Civic leaders and members of the public joined players and fans from current Premier League leaders Liverpool on the 30th anniversary of the Hillsborough tragedy.
It was in 1989 when 96 fans of Liverpool, some children, others pensioners, were crushed to death at the start of a cup clash at the Hillsborough stadium of Sheffield Wednesday.
The game had kicked off at 3pm as the tragedy at the entrance and in one of the main stands was unfolding, and at 3:06 the referee abandoned the game as the dead and injured were carried from the ground.
The memory of that tragic Saturday afternoon was as alive on Monday as it was in 1989 as the city came together to remember.

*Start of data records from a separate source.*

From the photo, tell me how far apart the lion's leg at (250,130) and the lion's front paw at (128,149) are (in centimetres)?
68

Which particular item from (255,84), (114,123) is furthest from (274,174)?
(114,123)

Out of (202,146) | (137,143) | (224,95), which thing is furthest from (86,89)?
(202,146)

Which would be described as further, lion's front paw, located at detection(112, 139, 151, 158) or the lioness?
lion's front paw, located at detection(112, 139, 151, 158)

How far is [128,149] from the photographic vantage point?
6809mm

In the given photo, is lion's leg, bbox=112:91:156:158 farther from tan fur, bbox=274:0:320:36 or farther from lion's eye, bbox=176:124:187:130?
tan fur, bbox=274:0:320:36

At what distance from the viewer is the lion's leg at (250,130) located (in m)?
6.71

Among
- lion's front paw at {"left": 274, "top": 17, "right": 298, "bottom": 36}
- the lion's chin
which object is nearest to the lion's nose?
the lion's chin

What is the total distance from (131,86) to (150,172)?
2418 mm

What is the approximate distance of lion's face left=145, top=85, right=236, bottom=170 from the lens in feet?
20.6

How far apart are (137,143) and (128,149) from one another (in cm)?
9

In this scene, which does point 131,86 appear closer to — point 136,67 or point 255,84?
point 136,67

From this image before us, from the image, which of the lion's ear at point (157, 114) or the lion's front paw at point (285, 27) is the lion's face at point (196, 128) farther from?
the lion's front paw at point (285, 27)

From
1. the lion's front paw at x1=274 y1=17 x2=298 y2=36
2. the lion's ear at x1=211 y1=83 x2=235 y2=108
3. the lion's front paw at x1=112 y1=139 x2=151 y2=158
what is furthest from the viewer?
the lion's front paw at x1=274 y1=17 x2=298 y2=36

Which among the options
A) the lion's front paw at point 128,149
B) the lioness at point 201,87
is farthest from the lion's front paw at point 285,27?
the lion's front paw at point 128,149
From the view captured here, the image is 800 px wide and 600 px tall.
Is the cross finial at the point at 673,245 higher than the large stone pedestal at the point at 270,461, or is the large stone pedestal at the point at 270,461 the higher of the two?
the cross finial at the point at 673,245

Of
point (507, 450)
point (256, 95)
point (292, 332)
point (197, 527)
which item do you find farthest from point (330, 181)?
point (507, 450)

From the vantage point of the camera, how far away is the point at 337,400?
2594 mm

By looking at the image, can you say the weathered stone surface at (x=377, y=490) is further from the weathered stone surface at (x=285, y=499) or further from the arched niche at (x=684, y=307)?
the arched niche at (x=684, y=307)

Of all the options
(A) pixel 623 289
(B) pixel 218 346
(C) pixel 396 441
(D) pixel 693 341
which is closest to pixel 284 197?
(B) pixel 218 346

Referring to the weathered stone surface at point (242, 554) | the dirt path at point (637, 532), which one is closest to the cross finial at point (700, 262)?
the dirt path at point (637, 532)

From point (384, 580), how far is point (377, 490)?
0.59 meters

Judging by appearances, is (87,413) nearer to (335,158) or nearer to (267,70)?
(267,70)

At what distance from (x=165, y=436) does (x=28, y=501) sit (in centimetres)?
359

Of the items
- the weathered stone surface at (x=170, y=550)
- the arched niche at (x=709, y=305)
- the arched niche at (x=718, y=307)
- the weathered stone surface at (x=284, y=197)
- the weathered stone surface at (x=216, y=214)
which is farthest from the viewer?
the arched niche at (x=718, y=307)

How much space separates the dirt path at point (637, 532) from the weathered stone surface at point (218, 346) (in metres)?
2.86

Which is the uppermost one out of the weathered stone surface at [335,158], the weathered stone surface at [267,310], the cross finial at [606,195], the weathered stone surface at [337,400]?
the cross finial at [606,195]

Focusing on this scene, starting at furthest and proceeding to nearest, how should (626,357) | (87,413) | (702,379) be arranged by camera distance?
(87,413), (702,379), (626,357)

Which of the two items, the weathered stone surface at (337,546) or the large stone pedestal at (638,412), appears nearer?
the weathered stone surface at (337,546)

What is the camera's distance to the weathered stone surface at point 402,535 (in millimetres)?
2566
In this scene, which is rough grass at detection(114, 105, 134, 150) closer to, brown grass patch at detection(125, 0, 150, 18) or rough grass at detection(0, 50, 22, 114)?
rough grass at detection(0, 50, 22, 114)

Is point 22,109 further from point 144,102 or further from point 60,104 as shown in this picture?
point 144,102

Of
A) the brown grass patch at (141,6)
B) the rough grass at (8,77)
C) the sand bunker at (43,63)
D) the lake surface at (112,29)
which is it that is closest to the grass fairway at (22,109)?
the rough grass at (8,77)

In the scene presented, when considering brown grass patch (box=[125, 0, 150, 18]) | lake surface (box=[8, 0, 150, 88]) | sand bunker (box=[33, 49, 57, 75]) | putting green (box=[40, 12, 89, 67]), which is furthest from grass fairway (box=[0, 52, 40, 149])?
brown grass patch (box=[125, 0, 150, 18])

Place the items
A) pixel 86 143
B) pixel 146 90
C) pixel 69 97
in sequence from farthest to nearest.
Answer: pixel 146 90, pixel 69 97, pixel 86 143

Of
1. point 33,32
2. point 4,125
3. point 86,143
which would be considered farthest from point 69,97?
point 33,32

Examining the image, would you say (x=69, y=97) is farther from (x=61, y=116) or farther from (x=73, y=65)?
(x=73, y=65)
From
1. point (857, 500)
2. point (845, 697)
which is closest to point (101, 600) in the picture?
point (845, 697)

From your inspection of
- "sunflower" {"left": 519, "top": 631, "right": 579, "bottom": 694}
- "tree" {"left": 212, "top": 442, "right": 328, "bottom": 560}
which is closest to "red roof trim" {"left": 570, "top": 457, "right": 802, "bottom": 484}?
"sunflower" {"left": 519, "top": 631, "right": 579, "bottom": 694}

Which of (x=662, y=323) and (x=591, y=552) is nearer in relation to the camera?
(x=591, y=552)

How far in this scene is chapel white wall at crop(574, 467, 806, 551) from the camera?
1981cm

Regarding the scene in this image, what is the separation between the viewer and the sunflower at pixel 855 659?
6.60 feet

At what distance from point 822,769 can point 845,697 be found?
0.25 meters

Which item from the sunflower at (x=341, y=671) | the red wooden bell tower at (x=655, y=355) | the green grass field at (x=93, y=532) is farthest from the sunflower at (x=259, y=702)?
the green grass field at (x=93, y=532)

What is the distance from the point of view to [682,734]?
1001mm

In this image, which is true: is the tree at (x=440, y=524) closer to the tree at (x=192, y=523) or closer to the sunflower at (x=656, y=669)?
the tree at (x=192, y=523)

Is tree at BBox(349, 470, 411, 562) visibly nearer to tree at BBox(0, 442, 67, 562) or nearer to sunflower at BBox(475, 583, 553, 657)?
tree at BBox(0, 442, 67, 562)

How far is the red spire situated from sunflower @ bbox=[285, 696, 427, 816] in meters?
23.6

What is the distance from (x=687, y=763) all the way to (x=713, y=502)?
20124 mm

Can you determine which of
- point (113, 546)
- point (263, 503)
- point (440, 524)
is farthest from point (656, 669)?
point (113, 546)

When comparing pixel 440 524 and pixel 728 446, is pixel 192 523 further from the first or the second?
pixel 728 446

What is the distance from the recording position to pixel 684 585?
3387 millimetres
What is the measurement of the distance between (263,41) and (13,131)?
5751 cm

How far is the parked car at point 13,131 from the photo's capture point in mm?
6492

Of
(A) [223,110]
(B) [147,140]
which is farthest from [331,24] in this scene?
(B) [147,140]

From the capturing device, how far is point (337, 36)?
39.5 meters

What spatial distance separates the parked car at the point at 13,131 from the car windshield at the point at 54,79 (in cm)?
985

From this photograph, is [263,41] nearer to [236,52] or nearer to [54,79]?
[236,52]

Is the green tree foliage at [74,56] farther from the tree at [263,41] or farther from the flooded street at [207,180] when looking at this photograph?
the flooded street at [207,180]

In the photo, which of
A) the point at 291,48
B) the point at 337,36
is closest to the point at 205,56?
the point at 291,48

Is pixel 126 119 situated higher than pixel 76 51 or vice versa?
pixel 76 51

The bells tolled 96 at city hall, and flags on public buildings flew at half-mast, while the famous ferries on the River Mersey sounded their horns. Thousands of shop and office workers in downtown Liverpool joined in a minute’s silence, many people watching aboard buses and in taxis that stopped in the streets to observe the tribute.
On the steps of the city’s St George’s Hall, floodlit in Liverpool’s red color, 96 lanterns were lit in memory of each victim.
Liverpool Mayor Joe Anderson led the tributes by laying a floral tribute at St George’s Hall.
More flowers were laid along with Liverpool FC scarves in a memorial that will remain in place for several days.
Anderson commented: “It’s a difficult and emotional day as always. We just wanted the families to know we’re thinking of them and we hope that gives them some comfort.”
Major clubs from around Britain also sent messages of support to Liverpool as they too remembered a day that changed football in Britain.